Lunaria Clinical

Clinical Modelling Using Open Architecture

QR Codes for Medical Devices

QR code

In a recent post, we talked about the challenges of describing medical devices such as needles, tubes and catheters in a structured format. The existing device HL7-FHIR resources and OpenEHR archetypes are weighted in favour of electro-mechanical devices, rather than those of the non-communicating “dumb” variety.

The efforts of the SCATA Open Standards Working Group to tease out the unique properties of the non-electro-mechanical devices may ultimately bring a new set of resources that manufacturers can leverage to describe their products in greater detail, in a standard way.

2D Barcodes

As of 2022, according to wikipedia, there are 43 different 2D barcode systems. This number is likely to change as different systems are adopted as standards, or fall away through disuse.

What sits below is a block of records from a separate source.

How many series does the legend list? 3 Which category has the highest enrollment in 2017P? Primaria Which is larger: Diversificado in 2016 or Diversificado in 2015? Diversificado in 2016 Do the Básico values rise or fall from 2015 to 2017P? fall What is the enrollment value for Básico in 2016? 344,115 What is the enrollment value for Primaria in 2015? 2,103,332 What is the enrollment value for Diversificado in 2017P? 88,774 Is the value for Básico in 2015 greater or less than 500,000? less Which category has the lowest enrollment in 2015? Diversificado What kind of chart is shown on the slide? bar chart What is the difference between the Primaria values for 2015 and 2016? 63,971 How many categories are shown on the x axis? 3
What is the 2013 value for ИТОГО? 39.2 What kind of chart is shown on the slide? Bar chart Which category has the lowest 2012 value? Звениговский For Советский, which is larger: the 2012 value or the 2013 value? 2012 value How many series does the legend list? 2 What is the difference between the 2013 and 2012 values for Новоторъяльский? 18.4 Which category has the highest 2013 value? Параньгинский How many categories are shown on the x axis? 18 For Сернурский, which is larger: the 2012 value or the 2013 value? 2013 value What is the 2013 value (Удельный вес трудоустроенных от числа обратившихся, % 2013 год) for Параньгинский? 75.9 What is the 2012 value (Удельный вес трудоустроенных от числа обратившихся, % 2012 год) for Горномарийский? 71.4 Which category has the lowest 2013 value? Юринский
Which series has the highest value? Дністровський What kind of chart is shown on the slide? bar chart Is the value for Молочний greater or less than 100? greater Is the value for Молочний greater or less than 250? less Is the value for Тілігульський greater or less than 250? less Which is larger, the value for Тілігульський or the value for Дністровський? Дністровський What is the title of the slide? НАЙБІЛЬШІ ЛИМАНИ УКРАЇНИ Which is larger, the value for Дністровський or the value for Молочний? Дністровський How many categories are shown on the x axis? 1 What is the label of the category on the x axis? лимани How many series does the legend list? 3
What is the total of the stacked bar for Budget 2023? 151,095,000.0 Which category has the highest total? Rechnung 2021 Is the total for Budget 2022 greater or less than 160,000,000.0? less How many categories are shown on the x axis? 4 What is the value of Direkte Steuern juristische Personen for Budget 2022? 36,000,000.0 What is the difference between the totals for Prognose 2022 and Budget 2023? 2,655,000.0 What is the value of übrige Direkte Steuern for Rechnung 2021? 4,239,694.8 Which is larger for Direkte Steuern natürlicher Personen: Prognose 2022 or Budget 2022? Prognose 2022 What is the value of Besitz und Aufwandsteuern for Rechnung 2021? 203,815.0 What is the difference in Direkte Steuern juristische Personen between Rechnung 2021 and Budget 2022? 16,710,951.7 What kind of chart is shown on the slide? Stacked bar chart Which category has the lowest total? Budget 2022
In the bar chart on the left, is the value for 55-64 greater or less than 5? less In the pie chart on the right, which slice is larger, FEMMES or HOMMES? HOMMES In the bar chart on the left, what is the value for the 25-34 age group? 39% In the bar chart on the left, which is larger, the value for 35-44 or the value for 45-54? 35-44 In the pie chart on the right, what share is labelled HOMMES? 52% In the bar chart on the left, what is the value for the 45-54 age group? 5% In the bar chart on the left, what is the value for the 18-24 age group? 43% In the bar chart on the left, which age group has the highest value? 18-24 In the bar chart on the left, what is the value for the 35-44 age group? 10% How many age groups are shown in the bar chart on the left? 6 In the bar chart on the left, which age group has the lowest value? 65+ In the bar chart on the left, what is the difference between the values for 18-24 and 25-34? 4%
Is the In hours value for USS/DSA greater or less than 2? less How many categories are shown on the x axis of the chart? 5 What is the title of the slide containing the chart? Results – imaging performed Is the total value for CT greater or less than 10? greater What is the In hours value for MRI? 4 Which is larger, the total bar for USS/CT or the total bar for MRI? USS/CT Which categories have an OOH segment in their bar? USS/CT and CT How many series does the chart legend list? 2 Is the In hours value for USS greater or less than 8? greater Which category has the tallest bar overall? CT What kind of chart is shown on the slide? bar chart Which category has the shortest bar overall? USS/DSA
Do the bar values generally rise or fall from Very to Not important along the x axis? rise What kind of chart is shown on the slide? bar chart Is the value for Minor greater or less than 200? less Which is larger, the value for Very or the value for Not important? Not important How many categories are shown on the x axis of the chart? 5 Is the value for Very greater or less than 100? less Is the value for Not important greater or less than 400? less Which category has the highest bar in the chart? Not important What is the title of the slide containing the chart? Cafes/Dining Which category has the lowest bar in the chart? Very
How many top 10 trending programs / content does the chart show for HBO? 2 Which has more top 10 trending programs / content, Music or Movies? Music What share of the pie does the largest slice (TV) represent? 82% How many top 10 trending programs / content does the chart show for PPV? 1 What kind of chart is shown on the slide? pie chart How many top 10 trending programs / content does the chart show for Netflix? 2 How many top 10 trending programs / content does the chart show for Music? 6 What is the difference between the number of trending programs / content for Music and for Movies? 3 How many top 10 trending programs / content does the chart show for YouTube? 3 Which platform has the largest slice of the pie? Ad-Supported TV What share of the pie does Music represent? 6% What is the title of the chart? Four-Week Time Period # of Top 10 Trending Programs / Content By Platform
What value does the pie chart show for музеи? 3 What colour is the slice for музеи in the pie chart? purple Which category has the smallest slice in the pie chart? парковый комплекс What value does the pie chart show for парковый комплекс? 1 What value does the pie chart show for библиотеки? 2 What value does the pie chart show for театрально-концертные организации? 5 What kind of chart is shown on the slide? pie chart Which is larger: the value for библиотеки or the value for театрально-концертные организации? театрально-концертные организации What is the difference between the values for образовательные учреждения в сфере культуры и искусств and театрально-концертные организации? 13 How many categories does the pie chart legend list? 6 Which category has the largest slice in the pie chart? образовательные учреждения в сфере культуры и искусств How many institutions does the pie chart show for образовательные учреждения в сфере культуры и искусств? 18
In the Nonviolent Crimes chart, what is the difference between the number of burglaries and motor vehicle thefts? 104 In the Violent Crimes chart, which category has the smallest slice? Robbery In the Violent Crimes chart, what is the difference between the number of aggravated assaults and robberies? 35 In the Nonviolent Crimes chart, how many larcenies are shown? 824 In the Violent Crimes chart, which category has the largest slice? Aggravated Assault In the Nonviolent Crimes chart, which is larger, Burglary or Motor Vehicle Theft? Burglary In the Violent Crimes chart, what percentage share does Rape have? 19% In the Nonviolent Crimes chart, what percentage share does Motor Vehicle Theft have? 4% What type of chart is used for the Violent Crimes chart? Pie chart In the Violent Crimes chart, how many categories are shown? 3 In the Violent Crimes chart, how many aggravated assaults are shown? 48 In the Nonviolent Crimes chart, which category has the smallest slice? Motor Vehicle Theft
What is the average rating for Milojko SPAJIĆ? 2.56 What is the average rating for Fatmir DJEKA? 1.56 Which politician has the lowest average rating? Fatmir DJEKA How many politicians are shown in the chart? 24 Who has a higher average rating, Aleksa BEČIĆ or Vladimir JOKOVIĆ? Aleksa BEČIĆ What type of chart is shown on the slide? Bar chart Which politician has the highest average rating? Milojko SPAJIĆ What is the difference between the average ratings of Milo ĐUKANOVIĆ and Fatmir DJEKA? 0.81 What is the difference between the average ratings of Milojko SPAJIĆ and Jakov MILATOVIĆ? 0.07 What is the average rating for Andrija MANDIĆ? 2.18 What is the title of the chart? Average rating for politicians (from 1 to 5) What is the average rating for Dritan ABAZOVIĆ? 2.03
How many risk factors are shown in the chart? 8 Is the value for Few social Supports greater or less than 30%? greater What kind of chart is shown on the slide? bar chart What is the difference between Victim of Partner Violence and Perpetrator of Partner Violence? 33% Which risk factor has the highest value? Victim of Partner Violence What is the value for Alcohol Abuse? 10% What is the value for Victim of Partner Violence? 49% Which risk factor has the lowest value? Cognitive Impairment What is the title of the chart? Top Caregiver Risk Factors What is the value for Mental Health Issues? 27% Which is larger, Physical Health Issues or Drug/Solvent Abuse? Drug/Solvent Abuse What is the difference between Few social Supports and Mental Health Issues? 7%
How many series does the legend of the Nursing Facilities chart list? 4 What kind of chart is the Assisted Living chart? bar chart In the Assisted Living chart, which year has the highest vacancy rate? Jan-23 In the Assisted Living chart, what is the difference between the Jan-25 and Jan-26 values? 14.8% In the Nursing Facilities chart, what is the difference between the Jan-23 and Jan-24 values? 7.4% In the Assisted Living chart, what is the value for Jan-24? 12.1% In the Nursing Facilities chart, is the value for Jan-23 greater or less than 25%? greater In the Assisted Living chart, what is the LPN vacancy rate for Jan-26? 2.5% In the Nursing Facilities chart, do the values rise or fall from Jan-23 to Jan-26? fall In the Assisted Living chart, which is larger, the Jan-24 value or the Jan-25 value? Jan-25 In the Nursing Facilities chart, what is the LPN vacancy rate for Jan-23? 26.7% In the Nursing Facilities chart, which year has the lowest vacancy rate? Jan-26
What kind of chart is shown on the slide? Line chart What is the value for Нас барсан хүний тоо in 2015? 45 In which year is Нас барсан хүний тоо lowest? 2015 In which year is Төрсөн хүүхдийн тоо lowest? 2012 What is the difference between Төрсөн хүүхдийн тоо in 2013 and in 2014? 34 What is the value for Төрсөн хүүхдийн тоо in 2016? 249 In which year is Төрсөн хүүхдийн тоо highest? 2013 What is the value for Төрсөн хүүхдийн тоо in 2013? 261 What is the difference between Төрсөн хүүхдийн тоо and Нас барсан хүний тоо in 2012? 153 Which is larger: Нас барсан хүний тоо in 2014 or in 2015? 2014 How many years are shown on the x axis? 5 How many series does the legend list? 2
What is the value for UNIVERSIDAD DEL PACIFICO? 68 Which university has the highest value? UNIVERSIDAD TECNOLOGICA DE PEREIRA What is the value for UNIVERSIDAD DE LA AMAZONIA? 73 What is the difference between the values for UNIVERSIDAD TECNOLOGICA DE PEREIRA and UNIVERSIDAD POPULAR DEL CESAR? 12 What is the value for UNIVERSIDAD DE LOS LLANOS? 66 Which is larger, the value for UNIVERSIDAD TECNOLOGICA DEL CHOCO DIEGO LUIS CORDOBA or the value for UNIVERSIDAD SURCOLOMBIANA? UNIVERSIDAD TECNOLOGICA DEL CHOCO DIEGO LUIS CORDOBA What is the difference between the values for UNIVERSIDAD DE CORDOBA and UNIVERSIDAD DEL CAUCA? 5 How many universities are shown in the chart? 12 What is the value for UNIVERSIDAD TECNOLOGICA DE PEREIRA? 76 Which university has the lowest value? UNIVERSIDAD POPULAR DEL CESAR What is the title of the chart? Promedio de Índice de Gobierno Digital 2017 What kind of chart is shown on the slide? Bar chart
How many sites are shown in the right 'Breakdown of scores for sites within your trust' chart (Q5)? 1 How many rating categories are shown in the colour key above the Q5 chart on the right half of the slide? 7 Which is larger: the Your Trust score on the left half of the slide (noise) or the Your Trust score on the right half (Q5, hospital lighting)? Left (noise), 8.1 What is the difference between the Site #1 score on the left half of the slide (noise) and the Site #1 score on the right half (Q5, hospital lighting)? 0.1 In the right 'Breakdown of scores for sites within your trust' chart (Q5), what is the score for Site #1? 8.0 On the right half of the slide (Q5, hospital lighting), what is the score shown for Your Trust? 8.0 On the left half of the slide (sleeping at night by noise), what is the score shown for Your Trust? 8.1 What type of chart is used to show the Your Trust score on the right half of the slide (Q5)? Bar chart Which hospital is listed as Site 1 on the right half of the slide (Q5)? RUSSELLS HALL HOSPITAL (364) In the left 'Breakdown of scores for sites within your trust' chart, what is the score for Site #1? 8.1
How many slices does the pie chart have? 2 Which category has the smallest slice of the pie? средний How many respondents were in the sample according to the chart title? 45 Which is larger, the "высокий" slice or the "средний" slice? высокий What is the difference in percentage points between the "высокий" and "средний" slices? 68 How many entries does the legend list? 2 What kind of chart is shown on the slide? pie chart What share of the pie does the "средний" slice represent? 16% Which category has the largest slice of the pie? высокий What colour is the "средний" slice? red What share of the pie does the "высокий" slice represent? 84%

Product manufacturers use barcodes extensively for a variety of purposes. For better or worse, the 2020 pandemic has given the QR code a real shot in the arm – pun intended. Although not unique to the QR code, it has the ability to encode a URL which can be scanned using the camera on a smartphone. The smartphone can then give the user the option to open the URL in a browser. We’ve become familiar with this routine in the form of the check-in at the entrance to restaurants, pubs and clubs, with the URL essentially taking the user to a form where they input some personal information.

Linking the QR code URL to an Open API

An extension of this idea imagines a staff member with a smartphone in healthcare scanning a QR code on the packaging of a device such as an ET tube or a CVC kit. The URL is an API call (most likely a GET) with the ID of the product as a parameter.

An example might be

Clearly, there is a debate to be had about who manages the API, how many APIs are needed (just one, or one for each supplier/manufacturer?), how products are validated and what happens if validation fails, the product is missing, or the data returned is incomplete or inaccurate. Also, the actual ID of the product will have to be universally unique – not a major challenge to generate, but with significant overhead on the part of the supplier (or intermediate data controller) to manage and maintain.

Leaving those concerns aside for a moment, vendors are familiar with printing barcodes (2D or otherwise) on their products. If, as a result of scanning a 2D barcode on a product, a smartphone browser-based app could return data from an API, then in theory it could pass that data to an application, which can then store it.

Our intent is to build an open API prototype as a proof-of-concept, to demonstrate that using the camera on a smartphone, a healthcare worker can populate a section of a clinical record, namely the properties of a device (or devices in the case of a kit) used in an episode of care.